In order to avoid deportation of Danes to German concentration camps, Danish authorities suggested, in January 1944, that an internment camp be created in Denmark. The German occupation authorities consented, and the camp was erected near the village of Frøslev in the south-west of Denmark, close to the German border. From mid-August until the end of the German occupation in May 1945, 12,000 prisoners passed through the camp's gates. Most of them were suspected members of the Danish resistance movement, Communists and other political prisoners. Living conditions in the camp were generally tolerable, but 1,600 internees were deported to German concentration camps, where 220 of them died (approximate numbers).
After the war, the Swedish count Folke Bernadotte tried to get all Scandinavian concentration camp prisoners to Sweden. Simultaneously the Danish administration negotiated with the Germans about rescue of the Danish prisoners in Germany. As a result of these efforts many Scandinavian prisoners came with the white buses from the German camps.

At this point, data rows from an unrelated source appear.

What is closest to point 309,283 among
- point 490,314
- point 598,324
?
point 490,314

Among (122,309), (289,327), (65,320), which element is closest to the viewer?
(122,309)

In March and April 1945 10,000 Danish and Norwegian captives were brought home from Germany. Some of the returning prisoners came to Frøslev Prison Camp. Among those were some of the 1,960 deported Danish policemen, which had been arrested and deported on 19 September 1944.
By 1949 most collaborators had served their sentences, and the camp was converted to army barracks under the name of Padborg Camp (Padborglejren). The Frøslev Prison Camp Museum (Frøslevlejrens Museum) was inaugurated in 1969. According to a 2001 agreement, the camp will be preserved as a national memorial park. Some parts of the original 1944-45 prison camp, which had been demolished, have now been reconstructed, including a watchtower and a portion of the barbed-wire fence.